Rivian faces a class-action lawsuit alleging it falsely promised Level 3 autonomous driving for its first-generation R1T and R1S vehicles.
Rivian was sued by owners who allege the EV maker falsely marketed Level 3 autonomous driving for its first-generation R1T and R1S vehicles, hardware the company knew could never support the feature. The complaint, filed Wednesday in the U.S. District Court for the Central District of California, focuses on a five-year marketing campaign that promised hands-free, eyes-off driving capability.
"No software update — no matter how sophisticated — will enable its Gen 1 Vehicles to perform as advertised," the complaint reads. The lawsuit, brought by three named plaintiffs represented by Coleman Law and Tycko & Zavareei, makes claims for fraud, negligent misrepresentation, and unjust enrichment.
Rivian CEO RJ Scaringe's appearance at TechCrunch Disrupt 2022 is cited among the instances where the company made representations about its autonomous driving ambitions. The lawsuit alleges Rivian knew its Gen 1 sensor stack and computing hardware could never achieve Level 3 autonomy — a Society of Automobile Engineers designation where the vehicle handles steering, acceleration, and braking without driver intervention under certain conditions.
The legal challenge comes as Rivian pushes toward its first profit, targeting 2027 after accumulating roughly $30 billion in losses. The company's second-generation R1 vehicles, overhauled in 2024 with the Rivian Autonomy Platform featuring 11 cameras, five radar sensors, and a computer 10 times more powerful than the previous system, do offer hands-free driving. Rivian rolled out "Universal Hands-Free" to Gen 2 vehicles last year, covering more than 3.5 million miles of roads in the U.S. and Canada.
Rivian isn't the only automaker to face legal challenges over self-driving promises. Tesla and its CEO Elon Musk have spent a decade claiming its vehicles would achieve full autonomy through its Full Self-Driving software, leading to lawsuits from owners and regulatory action from the California Department of Motor Vehicles. A judge ruled in the DMV's favor, though the agency opted not to suspend Tesla's licenses after the company stopped using the term "Autopilot" in its California marketing.

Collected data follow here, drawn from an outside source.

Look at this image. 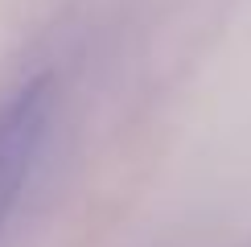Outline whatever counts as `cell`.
<instances>
[{
  "mask_svg": "<svg viewBox=\"0 0 251 247\" xmlns=\"http://www.w3.org/2000/svg\"><path fill=\"white\" fill-rule=\"evenodd\" d=\"M54 74H33L0 103V235L17 214L54 128Z\"/></svg>",
  "mask_w": 251,
  "mask_h": 247,
  "instance_id": "obj_1",
  "label": "cell"
}]
</instances>
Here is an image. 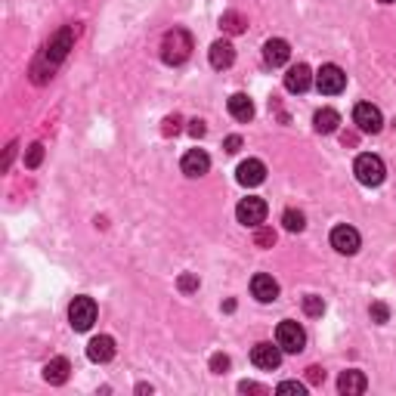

The lawsuit adds to mounting pressure on Rivian as it navigates a critical transition. The company laid off hundreds of workers — less than 2% of its workforce — shortly after beginning deliveries of its more affordable R2 SUV, marking at least the fourth round of job cuts since early 2024. Rivian delayed its profitability target in March, citing substantial spending on autonomous vehicle development.
A bright spot came from a partnership with Uber, which plans to invest as much as $1.25 billion in Rivian and purchase up to 50,000 R2 SUVs for use as robotaxis. The deal provides capital and validates Rivian's technology at a time when the company is balancing production scaling with cost control.
Rivian shares face renewed uncertainty as the lawsuit threatens to compound existing concerns about cash burn and execution risk. The company has already settled one class action — a shareholder lawsuit over a sudden 2022 price hike cost $250 million. With a profitability target still more than a year away and autonomous driving development consuming significant resources, the legal overhang could weigh on investor sentiment. Rivian declined to comment on the lawsuit, citing pending litigation.
This article is for informational purposes only and does not constitute investment advice.